|Meeting the Behavioural Data Collection Needs of National HIV/AIDS and STD Programmes (Implementing AIDS Prevention and Care Project - Joint United Nations Programme on HIV/AIDS - United States Agency for International Development, 1998, 41 p.)|
|2. Why track behaviour?|
As discussed earlier, changing behaviour and a consequent reduction in new HIV infections is just one possible reason for changes in HIV prevalence data. It is, of course, the most encouraging explanation to those trying to reduce the spread of the virus. But without collecting data that show trends in behaviour over time, program evaluators will not be able to ascertain whether behaviour change contributes to changes in HIV prevalence.

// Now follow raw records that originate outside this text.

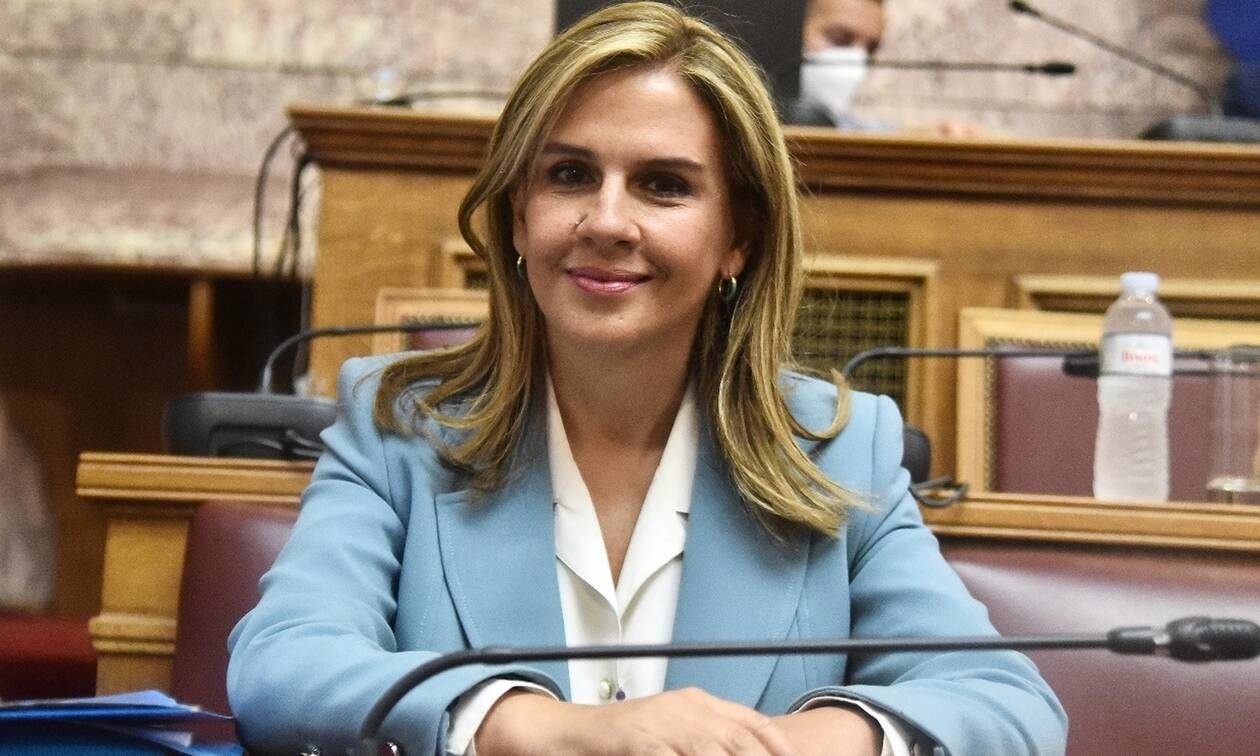 Ζωή Ράπτη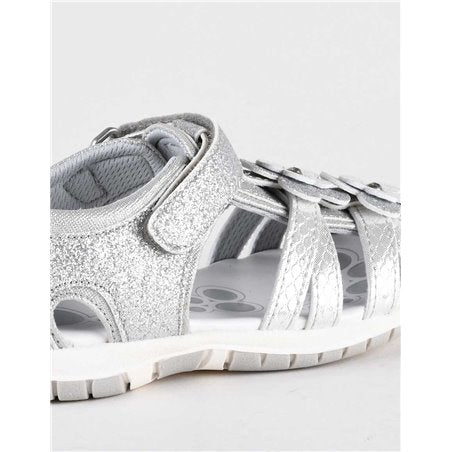 Chicco Sandal Fiordaliso silber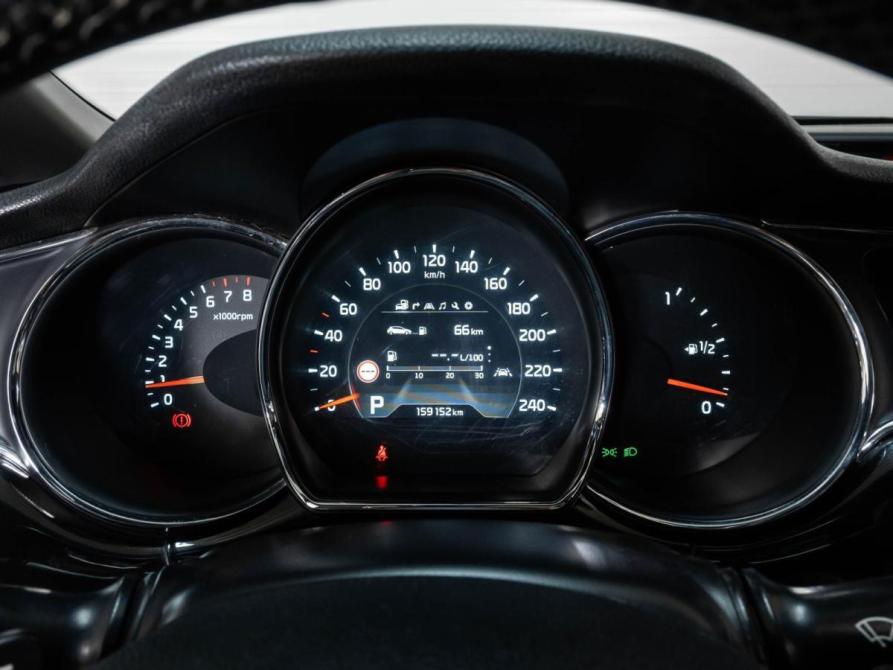 Kia Ceed II Рестайлинг Ставрополь  - изображение 23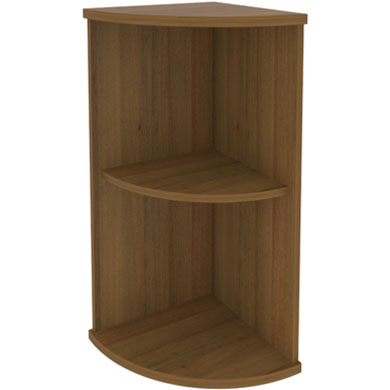 Стеллаж угловой низкий Riva А.УС-3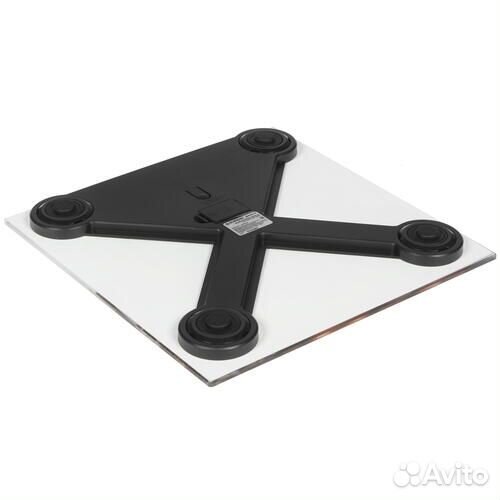 Напольные весы Endever Aurora-558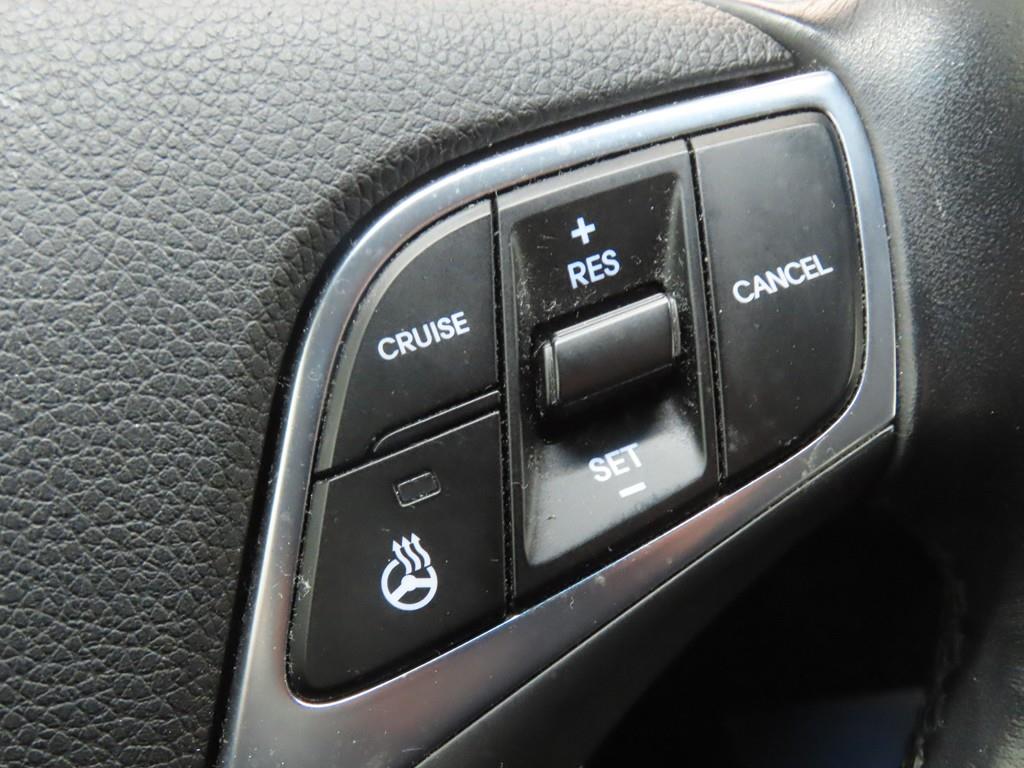 HYUNDAI Grandeur 2017 Gris - Importación desde Corea - HF Imports Iquique - Foto 18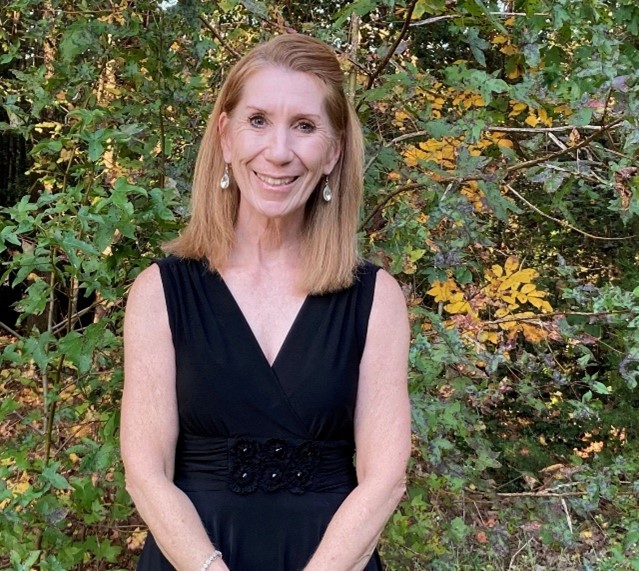 Barbara, staff of LearningRx Raleigh & Cary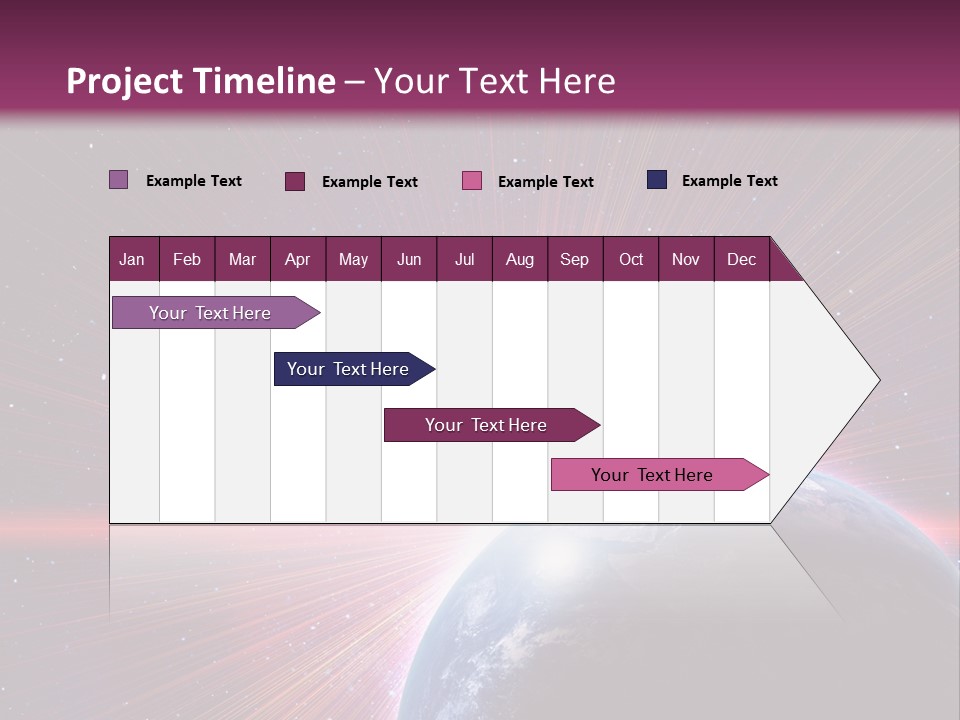 Board People Management PowerPoint Template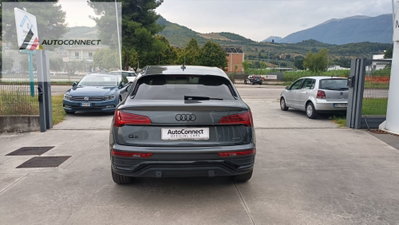 Audi Q5 Sportback Sportback 40 2.0 tfsi mhev 12V quattro s-tronic (7)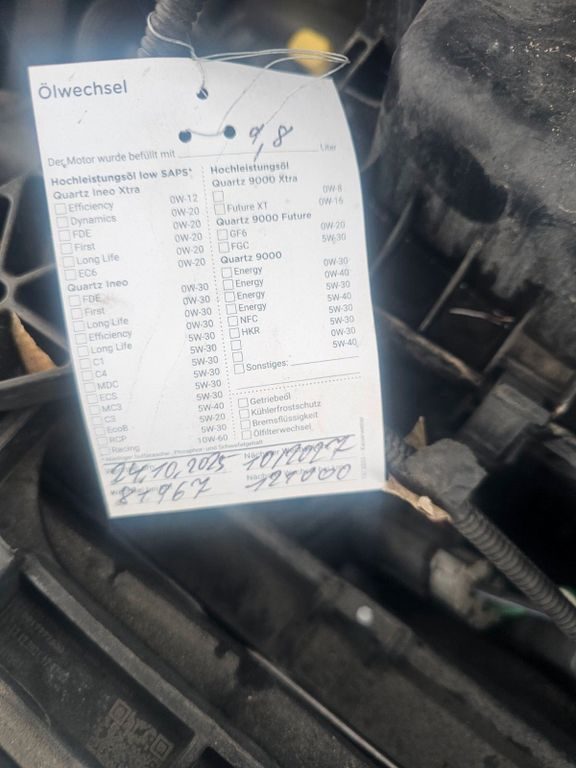 Ford Transit Custom 2022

Focusing entirely on HIV prevalence without complementary behavioural data can also be misleading. When HIV prevalence stabilises - and even when it stabilises at very high levels - there is often a tendency to become complacent: the problem has peaked, it won't get any worse. This can be a dangerous fallacy. For example, prevalence among injecting drug users in Bangkok has been stable for almost a decade, but careful studies of cohorts of drug users have shown that they continue to become infected at a rate between 5 and 10 percent per year. Stable prevalence results because the number of newly infected drug users roughly equals the number dropping out due to death and to ceasing injection.
Behavioural data showing no change in high levels of risk activities, or continued risk in certain age groups or sections of the population, should ring alarm bells even when HIV prevalence seems stable. Several factors unrelated to intervention effects can contribute to observed stabilisation or decreases in HIV prevalence in a given setting. These include mortality (especially in mature epidemics), saturation effects in subpopulations at higher risk, differential migration patterns related to the epidemic, sampling bias, and errors in data collection and analysis.